Richard Smith, distinguished professor in the Department of Statistics and Operations Research, teaches the approximately 70-student class of STOR 556, “Advanced Methods of Data Analysis” and had students analyze election data from all 100 North Carolina counties.
“It started out as a homework exercise,” Smith said. “There was an example in the text which was about the election results from the Bush v. Gore election, which is 19 years ago, and I said to the students, ‘Why are we talking about this example that is 19 years old when we have lots of data right here? There is an argument going on in North Carolina.' So I went online, downloaded some data and made it a homework exercise. I wanted to see what students would make of it.”
The basis of Smith’s assignment revolved around the undecided election of Republican candidate Mark Harris for the U.S. House in North Carolina’s 9th Congressional District.
Harris won the election in November 2018 by 905 votes over Democrat Dan McCready, but the North Carolina State Board of Elections refused to certify his election after doubts arose concerning the legitimacy of the results due to fraudulent practices with absentee ballots. The State Board of Elections held a hearing this week about these allegations of fraud.
The Board could order a new election if the 9th Congressional District ballots aren't certified.

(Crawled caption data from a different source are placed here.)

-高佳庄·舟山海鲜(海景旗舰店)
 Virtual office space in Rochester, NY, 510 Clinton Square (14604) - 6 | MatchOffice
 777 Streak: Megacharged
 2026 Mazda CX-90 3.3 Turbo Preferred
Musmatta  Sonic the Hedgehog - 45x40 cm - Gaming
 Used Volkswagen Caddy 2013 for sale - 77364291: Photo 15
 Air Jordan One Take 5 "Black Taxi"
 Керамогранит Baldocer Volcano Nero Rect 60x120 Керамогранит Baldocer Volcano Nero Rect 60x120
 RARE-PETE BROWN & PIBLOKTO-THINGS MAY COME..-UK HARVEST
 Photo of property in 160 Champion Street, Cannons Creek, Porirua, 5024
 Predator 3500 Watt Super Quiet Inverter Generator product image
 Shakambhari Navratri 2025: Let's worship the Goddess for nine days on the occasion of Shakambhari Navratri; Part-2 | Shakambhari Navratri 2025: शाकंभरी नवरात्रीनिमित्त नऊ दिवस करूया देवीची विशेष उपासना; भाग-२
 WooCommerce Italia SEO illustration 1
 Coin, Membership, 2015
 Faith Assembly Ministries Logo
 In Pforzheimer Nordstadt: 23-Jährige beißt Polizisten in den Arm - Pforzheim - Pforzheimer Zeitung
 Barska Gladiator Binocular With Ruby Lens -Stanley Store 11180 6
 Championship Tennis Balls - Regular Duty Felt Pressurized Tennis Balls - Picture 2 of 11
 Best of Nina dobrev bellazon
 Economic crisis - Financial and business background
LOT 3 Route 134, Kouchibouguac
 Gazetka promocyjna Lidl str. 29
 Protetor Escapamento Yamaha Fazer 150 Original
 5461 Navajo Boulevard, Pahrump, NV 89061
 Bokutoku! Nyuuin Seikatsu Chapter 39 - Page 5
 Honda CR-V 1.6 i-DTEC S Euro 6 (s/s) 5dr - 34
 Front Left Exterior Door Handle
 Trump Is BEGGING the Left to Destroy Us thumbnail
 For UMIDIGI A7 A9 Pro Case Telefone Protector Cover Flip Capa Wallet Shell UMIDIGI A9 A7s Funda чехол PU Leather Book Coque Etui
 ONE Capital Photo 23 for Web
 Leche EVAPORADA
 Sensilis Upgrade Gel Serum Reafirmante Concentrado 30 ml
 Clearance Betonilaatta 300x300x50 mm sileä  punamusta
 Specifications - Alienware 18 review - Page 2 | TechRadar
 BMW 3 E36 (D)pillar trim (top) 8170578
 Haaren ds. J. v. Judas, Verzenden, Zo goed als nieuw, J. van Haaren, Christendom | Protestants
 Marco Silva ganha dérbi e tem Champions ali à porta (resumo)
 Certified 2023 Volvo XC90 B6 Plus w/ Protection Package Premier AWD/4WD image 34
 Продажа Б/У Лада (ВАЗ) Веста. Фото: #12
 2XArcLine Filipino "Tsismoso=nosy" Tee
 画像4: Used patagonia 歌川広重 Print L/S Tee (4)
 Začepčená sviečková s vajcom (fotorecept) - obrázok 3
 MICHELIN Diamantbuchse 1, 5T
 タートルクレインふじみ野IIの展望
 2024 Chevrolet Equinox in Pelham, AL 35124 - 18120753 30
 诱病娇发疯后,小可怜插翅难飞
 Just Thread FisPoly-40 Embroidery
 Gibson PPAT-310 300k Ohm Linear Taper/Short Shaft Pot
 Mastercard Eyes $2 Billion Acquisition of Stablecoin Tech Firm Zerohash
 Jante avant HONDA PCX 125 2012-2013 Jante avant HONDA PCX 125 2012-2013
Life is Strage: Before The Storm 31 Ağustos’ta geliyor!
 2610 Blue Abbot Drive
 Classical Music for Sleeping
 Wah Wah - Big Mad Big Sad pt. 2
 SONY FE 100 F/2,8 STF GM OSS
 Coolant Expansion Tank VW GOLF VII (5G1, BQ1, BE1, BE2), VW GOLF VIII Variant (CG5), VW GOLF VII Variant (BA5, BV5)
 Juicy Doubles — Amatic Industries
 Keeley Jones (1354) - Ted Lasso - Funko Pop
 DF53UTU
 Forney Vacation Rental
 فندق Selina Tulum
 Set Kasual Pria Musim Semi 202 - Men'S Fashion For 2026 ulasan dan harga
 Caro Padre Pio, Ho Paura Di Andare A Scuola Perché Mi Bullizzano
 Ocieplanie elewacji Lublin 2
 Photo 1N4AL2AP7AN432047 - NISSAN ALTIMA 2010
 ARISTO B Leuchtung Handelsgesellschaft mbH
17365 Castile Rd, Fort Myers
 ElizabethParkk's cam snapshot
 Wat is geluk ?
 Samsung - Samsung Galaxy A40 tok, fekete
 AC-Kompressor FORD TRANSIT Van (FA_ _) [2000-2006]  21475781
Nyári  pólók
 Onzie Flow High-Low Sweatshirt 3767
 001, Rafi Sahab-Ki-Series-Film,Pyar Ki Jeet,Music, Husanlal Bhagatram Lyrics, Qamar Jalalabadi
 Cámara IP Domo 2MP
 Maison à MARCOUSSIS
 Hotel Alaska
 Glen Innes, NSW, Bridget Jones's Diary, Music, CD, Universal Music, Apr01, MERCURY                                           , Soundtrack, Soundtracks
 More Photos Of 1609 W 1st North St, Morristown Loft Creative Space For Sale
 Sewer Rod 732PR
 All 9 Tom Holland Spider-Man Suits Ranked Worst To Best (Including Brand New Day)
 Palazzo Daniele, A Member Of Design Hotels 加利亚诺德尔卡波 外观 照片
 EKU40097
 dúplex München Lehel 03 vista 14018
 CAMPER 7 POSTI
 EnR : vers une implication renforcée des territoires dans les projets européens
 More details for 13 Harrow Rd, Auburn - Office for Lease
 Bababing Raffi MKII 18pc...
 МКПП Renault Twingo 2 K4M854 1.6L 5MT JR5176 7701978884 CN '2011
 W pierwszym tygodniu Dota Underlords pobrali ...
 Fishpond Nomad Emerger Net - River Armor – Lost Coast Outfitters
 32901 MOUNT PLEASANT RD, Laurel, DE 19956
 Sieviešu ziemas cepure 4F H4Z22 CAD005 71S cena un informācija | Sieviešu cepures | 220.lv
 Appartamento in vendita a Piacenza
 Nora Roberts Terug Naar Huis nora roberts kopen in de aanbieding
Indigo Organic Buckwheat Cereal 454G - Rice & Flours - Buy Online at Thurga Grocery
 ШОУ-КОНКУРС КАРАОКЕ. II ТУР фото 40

“One of the issues is, can we actually prove that the number of missing votes was greater than 905?” Smith said.
Smith said he collected data of the number of absentee ballots for all 100 counties in North Carolina. He then found the proportion of absentee ballots that were not returned was less than 4 percent for 98 counties, slightly higher than the usual 1 to 2 percent rate, and around 11 percent in both Bladen and Robeson counties.
Students were first instructed to create a linear model for all 100 counties.